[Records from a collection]
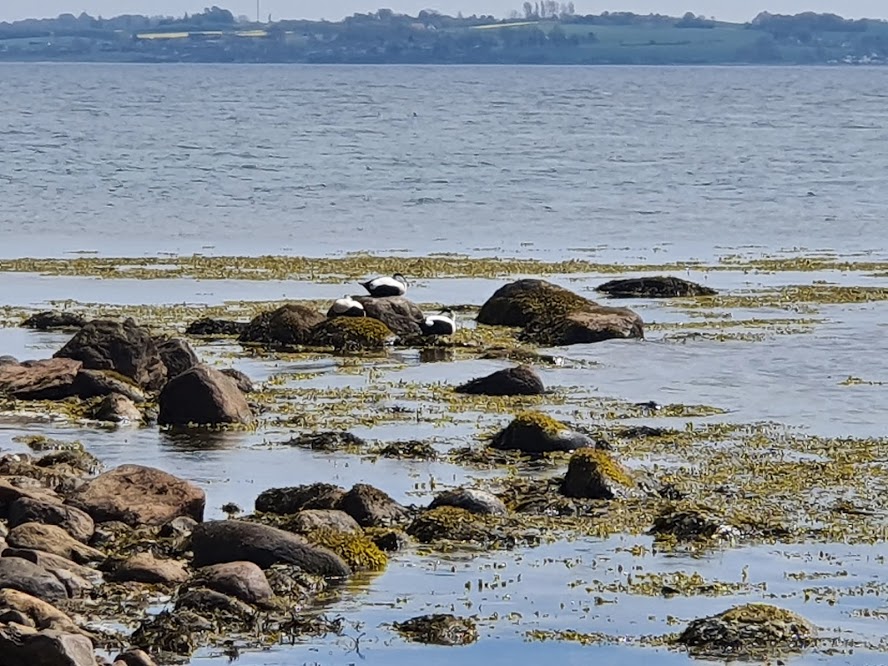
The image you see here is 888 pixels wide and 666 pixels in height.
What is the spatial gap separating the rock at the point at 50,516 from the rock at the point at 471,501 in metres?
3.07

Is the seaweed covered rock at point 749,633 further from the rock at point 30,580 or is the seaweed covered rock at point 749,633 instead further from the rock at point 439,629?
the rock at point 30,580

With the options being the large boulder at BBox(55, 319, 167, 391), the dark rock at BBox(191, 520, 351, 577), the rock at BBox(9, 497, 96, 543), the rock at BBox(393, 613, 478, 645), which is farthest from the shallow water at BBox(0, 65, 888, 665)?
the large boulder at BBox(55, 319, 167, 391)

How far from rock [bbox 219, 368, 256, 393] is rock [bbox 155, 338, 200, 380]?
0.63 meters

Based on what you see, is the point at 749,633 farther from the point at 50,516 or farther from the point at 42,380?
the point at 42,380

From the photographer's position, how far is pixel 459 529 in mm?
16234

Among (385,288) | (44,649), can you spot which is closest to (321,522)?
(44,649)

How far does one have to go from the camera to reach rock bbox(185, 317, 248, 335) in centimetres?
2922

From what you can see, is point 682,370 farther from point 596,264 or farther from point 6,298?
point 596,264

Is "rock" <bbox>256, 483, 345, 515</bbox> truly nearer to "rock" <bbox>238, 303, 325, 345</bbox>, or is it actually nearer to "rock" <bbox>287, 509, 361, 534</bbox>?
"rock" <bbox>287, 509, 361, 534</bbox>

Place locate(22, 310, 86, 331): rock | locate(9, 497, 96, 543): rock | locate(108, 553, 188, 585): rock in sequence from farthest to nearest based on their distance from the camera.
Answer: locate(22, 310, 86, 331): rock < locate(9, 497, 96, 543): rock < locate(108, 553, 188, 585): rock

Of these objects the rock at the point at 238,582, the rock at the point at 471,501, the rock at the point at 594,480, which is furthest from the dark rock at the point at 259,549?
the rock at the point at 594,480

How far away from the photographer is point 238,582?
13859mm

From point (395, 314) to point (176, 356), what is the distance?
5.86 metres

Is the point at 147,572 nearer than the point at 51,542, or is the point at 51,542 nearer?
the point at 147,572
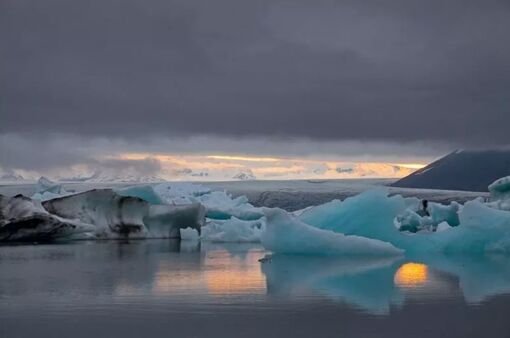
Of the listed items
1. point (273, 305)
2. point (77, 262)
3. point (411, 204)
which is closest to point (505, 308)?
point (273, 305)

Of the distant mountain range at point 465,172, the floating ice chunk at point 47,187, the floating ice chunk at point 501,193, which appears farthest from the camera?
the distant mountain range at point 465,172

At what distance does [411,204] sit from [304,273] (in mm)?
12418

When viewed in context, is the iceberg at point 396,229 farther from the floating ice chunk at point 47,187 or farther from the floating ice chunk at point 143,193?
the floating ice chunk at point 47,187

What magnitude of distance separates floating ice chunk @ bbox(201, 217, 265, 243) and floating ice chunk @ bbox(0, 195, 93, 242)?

BRIEF:
Please reproduce every line of the records above word for word, leaving out the pictures.

EXERCISE SOLUTION:
The image you see here is 888 pixels wide and 666 pixels in height.
What is the spatial gap separating the rock at the point at 50,516 from the rock at the point at 471,501 in metres?
3.07

Is the seaweed covered rock at point 749,633 further from the rock at point 30,580 or is the seaweed covered rock at point 749,633 instead further from the rock at point 439,629?
the rock at point 30,580

With the options being the large boulder at BBox(55, 319, 167, 391), the dark rock at BBox(191, 520, 351, 577), the rock at BBox(9, 497, 96, 543), the rock at BBox(393, 613, 478, 645), which is farthest from the shallow water at BBox(0, 65, 888, 665)?
the large boulder at BBox(55, 319, 167, 391)

How far from rock [bbox 219, 368, 256, 393] is rock [bbox 155, 338, 200, 380]?
0.63 meters

Based on what you see, is the point at 749,633 farther from the point at 50,516 or farther from the point at 42,380?
the point at 42,380

From the photographer's position, how far is pixel 459 529 in mm?
16234

Among (385,288) | (44,649), can you spot which is closest to (321,522)?
(44,649)

How far does one have to go from the camera to reach rock bbox(185, 317, 248, 335) in centimetres?
2922

From what you can see, is point 682,370 farther from point 596,264 or farther from point 6,298?
point 596,264

Is "rock" <bbox>256, 483, 345, 515</bbox> truly nearer to "rock" <bbox>238, 303, 325, 345</bbox>, or is it actually nearer to "rock" <bbox>287, 509, 361, 534</bbox>?
"rock" <bbox>287, 509, 361, 534</bbox>

Place locate(22, 310, 86, 331): rock | locate(9, 497, 96, 543): rock | locate(108, 553, 188, 585): rock in sequence from farthest to nearest based on their distance from the camera.
Answer: locate(22, 310, 86, 331): rock < locate(9, 497, 96, 543): rock < locate(108, 553, 188, 585): rock

Of these objects the rock at the point at 238,582, the rock at the point at 471,501, the rock at the point at 594,480, which is furthest from the dark rock at the point at 259,549?
the rock at the point at 594,480

How far away from the photographer is point 238,582?
13859mm

From point (395, 314) to point (176, 356), what is the distance?
5.86 metres

Is the point at 147,572 nearer than the point at 51,542, or is the point at 51,542 nearer?
the point at 147,572
Of the listed items
1. point (273, 305)
2. point (77, 262)
3. point (411, 204)
which is closest to point (505, 308)?
point (273, 305)

Of the distant mountain range at point 465,172, the floating ice chunk at point 47,187, the floating ice chunk at point 501,193, which appears farthest from the camera?
the distant mountain range at point 465,172

At what distance does [411,204] sit from [304,273] (in mm)?
12418

When viewed in context, is the iceberg at point 396,229 farther from the floating ice chunk at point 47,187 or farther from the floating ice chunk at point 143,193?
the floating ice chunk at point 47,187

What magnitude of distance separates floating ice chunk @ bbox(201, 217, 265, 243) and floating ice chunk @ bbox(0, 195, 93, 242)?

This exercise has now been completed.